Still, an easy 10/10 in my book. And as far as impressions from non-vegans go, look no further than the sharks.
The Honee Pistachio Chèvre
The chèvre was SO good. It’s soft and creamy, and the plant-based honey and pistachio coating offer some perfect texture and complexity. It’s got a touch of sweetness, which is nice for some added variety on a cheese board.
Since traditional chèvre is made from goat cheese, it’s worth noting that Rebel Cheese’s version didn’t have any of that characteristic tanginess (to my taste). Theirs is creamy and slightly sweet, and not so much earth and tangy. So bear that in mind if you’re looking for something truly chèvre-ish.

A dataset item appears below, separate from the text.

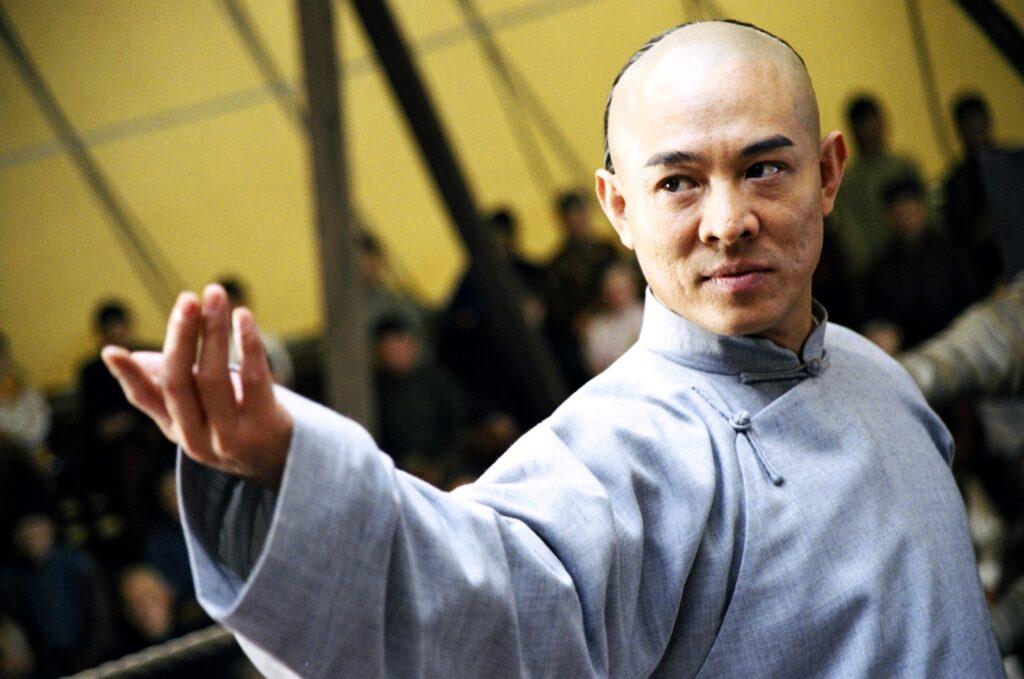 In einer Halbnahen ist Jet Li auf der rechten Bildseite erkennbar und streckt seinen rechten Arm zur Kampfpose aus. Im Hintergrund ist Publikum erkennbar.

My fiancé and I tried these cheeses together and out of all of them, this was his favorite. It was my second favorite after the Brie.
The Gruyère
I thought the Gruyère was tasty, if not super-special like the Brie. It was fun to have a hard vegan cheese in the mix, and I appreciated its tiny bit of sharpness. That was a flavor I always used to love in Swiss cheese. Otherwise it was somewhat plain relative to the others, but it did add something unique to the line up and would make for a lovely appetizer with interesting crackers and wine.
Traditional Gruyère is creamy, salty, and mildly nutty, and I’d say that this basically checked those boxes. I didn’t get very creative with our Gruyère wedge – I added it to a vegan charcuterie board – but other reviewers did more interesting things like grate it over an onion tart, stuff it in a quesadilla, and melt it over french onion soup, with great reported success.
The Balsamic Fig Fromage
If the Gruyère leaned on the plainer side, the Balsamic Fig Fromage is on the other end of the spectrum. It’s somewhere between hard and soft, and full of flavor from the figs, walnuts, and balsamic. I’d say it’s sweet enough to be considered a dessert cheese, but not overly sweet. It’s also got some savoriness from the cashews and walnuts. Very, very tasty.
As this is a generic, “fromage,” there isn’t really a traditional cheese to compare it to. It stands proudly as its own thing anyway. Next to the brie, this is another fan favorite product according to reviews on Rebel Cheese’s site. One reviewer said, “I WEPT. Actual tears of joy cascaded down my face as I took a chunk of this delicious cheese and spread it on some swedish crisp bread, like I used to do when I was little, with dairy cheese.” Tear-inducing vegan cheese? Okay, Rebel Cheese!!
Final Thoughts on Rebel Cheese
Rebel Cheese’s products are pretty spectacular work, I would say. I’d reorder them as a treat for our household, and every single cheese we tried I would be proud to serve to vegan and non-vegan guests alike. I would also happily gift them to any vegan in my life.
One consideration is that each cheese is around $20, so these may feel more like artisanal or special occasion cheese than something to keep stocked in the fridge at all times—also because online ordering can be less than convenient. Though note that they have a store locator on their site to find their products in retail and restaurants. And if you’re ever in Austin or NYC, stop by their dedicated shops!
Next up? I’ve got my eye on the Strawberry Basil Fromage and Truffle Brie. Mmm, mm.